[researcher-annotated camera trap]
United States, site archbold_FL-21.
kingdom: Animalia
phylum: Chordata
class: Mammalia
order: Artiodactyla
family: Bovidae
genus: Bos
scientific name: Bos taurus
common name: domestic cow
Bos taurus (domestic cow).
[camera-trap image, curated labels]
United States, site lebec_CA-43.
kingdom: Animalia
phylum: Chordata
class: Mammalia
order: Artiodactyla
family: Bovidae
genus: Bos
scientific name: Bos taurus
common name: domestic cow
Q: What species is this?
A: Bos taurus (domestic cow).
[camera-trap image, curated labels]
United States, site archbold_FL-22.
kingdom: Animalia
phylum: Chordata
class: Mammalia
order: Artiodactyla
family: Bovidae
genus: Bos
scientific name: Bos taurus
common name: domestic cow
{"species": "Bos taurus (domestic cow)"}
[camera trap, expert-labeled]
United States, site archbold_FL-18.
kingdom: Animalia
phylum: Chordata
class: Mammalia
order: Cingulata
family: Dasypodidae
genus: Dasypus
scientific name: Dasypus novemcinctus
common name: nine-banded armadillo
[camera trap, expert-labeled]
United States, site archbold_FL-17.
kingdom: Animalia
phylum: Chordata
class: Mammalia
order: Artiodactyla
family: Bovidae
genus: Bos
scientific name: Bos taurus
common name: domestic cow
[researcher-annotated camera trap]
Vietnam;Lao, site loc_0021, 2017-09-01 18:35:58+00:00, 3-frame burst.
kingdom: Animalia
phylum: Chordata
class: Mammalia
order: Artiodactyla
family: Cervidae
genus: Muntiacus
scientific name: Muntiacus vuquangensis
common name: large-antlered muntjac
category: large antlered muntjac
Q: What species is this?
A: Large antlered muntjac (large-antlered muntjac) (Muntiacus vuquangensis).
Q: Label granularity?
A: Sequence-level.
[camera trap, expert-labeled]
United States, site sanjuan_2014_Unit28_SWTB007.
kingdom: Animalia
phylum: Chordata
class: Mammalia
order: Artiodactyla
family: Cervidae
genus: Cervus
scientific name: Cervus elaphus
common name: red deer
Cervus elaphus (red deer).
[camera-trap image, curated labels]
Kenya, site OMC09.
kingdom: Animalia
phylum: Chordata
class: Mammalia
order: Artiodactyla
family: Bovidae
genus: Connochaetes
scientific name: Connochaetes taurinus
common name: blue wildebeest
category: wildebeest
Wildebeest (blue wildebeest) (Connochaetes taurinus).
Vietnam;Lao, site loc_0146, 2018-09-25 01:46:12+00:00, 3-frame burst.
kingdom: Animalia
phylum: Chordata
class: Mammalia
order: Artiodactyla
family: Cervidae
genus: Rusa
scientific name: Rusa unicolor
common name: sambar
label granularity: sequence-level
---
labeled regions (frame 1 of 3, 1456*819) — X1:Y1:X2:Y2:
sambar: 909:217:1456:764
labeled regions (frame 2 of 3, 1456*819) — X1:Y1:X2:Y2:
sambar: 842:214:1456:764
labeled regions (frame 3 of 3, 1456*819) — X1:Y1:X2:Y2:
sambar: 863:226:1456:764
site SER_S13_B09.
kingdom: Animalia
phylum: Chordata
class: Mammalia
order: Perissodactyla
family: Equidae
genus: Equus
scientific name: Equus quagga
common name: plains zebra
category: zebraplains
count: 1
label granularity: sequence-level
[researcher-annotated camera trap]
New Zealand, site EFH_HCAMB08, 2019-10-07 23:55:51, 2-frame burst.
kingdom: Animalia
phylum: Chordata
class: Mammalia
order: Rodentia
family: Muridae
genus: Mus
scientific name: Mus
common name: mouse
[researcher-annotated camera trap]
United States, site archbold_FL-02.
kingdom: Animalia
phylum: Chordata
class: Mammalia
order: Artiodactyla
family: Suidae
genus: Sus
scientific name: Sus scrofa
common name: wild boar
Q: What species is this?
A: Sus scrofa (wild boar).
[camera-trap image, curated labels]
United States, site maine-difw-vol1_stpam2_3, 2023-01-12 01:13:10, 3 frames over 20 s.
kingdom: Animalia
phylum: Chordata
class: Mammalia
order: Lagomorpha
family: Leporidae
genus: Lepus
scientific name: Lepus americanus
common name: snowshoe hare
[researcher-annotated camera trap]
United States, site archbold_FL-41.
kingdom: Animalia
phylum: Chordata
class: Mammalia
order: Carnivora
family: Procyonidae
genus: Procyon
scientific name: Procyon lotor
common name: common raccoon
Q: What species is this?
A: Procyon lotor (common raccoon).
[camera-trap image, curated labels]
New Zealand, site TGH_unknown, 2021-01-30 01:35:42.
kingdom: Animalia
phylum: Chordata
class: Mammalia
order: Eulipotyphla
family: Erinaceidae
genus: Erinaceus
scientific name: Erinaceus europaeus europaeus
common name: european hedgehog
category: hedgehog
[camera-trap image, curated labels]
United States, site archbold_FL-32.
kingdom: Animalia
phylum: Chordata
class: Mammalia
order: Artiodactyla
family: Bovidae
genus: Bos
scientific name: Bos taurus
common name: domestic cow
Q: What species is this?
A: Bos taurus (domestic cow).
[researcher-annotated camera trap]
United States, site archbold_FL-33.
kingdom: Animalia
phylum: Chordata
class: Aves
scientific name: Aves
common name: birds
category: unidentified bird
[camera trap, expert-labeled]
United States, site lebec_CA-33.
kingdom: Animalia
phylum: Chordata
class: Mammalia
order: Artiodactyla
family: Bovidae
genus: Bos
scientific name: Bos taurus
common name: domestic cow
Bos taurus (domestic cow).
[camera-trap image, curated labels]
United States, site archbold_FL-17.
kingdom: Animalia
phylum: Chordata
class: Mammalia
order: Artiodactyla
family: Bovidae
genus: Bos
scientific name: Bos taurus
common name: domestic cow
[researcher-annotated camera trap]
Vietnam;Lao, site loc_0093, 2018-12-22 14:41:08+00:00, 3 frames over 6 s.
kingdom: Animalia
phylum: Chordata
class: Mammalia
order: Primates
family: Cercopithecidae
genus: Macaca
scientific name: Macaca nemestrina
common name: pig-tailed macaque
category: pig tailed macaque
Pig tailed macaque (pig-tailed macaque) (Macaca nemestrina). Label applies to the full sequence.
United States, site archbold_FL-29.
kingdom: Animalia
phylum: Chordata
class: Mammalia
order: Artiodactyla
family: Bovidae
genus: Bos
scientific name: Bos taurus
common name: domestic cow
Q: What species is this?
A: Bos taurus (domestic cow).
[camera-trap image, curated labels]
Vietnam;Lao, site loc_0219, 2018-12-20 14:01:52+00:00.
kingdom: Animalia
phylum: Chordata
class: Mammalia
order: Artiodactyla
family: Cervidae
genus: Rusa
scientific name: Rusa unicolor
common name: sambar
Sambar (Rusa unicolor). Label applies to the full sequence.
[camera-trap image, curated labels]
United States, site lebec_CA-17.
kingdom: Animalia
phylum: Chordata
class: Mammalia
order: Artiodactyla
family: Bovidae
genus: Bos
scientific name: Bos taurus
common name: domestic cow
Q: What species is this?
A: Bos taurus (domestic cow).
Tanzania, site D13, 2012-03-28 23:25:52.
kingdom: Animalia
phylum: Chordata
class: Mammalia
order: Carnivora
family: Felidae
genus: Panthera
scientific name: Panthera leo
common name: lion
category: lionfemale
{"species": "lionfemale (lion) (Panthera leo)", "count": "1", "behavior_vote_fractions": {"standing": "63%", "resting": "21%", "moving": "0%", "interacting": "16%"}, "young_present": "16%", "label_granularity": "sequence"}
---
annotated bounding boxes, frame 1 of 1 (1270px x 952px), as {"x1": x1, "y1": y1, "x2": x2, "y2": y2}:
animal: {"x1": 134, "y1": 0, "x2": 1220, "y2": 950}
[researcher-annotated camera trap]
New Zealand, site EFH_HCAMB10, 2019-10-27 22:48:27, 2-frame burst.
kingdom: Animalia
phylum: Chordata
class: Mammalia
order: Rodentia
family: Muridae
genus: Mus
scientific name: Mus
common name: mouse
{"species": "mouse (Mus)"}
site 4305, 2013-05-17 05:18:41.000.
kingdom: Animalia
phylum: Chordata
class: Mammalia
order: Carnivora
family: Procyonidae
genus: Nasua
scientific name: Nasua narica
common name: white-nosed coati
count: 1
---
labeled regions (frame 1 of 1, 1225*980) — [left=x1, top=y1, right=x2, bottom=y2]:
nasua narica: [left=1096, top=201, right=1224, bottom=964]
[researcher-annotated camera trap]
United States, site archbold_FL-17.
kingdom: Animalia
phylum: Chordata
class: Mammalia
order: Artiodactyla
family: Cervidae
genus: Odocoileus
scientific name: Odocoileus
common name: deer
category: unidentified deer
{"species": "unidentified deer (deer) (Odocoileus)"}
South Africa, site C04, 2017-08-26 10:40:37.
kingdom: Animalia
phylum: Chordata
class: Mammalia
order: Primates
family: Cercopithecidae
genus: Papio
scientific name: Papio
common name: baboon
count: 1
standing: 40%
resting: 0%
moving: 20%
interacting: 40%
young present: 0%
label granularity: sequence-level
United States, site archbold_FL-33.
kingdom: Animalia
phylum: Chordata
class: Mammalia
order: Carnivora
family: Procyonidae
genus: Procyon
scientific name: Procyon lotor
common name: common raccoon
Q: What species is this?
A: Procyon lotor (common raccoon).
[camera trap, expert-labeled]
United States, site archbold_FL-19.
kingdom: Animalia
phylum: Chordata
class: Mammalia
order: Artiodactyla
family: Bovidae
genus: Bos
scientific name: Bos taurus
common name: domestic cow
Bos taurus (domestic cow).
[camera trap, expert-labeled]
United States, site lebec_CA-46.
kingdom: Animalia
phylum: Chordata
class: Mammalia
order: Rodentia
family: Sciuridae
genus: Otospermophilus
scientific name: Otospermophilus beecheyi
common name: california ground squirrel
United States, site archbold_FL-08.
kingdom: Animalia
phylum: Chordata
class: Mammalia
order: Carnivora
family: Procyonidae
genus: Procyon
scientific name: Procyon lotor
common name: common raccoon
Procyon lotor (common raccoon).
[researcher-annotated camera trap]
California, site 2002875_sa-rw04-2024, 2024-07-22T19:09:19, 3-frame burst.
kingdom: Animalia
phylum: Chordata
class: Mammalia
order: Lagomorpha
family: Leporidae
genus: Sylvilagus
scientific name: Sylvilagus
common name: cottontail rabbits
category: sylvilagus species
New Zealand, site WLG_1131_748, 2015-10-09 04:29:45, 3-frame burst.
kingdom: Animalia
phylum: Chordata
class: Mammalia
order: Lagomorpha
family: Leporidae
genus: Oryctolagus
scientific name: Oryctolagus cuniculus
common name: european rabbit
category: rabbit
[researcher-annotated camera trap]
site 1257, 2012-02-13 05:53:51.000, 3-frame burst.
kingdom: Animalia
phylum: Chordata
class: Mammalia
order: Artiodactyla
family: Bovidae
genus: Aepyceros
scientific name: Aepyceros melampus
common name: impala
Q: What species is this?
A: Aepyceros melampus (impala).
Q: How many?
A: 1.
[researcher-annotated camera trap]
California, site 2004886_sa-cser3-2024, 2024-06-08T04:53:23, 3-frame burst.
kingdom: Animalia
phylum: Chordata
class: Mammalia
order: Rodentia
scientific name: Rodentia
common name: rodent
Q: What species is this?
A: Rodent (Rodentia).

* _WORK REQUIRED_:
Each line from the one containing "2024-07-22T19:09:19, 3-frame burst." through the last line of the material must be restated word for word, with no other text.

* _ANSWER FOR THE TASK_:
California, site 2002875_sa-rw04-2024, 2024-07-22T19:09:19, 3-frame burst.
kingdom: Animalia
phylum: Chordata
class: Mammalia
order: Lagomorpha
family: Leporidae
genus: Sylvilagus
scientific name: Sylvilagus
common name: cottontail rabbits
category: sylvilagus species
New Zealand, site WLG_1131_748, 2015-10-09 04:29:45, 3-frame burst.
kingdom: Animalia
phylum: Chordata
class: Mammalia
order: Lagomorpha
family: Leporidae
genus: Oryctolagus
scientific name: Oryctolagus cuniculus
common name: european rabbit
category: rabbit
[researcher-annotated camera trap]
site 1257, 2012-02-13 05:53:51.000, 3-frame burst.
kingdom: Animalia
phylum: Chordata
class: Mammalia
order: Artiodactyla
family: Bovidae
genus: Aepyceros
scientific name: Aepyceros melampus
common name: impala
Q: What species is this?
A: Aepyceros melampus (impala).
Q: How many?
A: 1.
[researcher-annotated camera trap]
California, site 2004886_sa-cser3-2024, 2024-06-08T04:53:23, 3-frame burst.
kingdom: Animalia
phylum: Chordata
class: Mammalia
order: Rodentia
scientific name: Rodentia
common name: rodent
Q: What species is this?
A: Rodent (Rodentia).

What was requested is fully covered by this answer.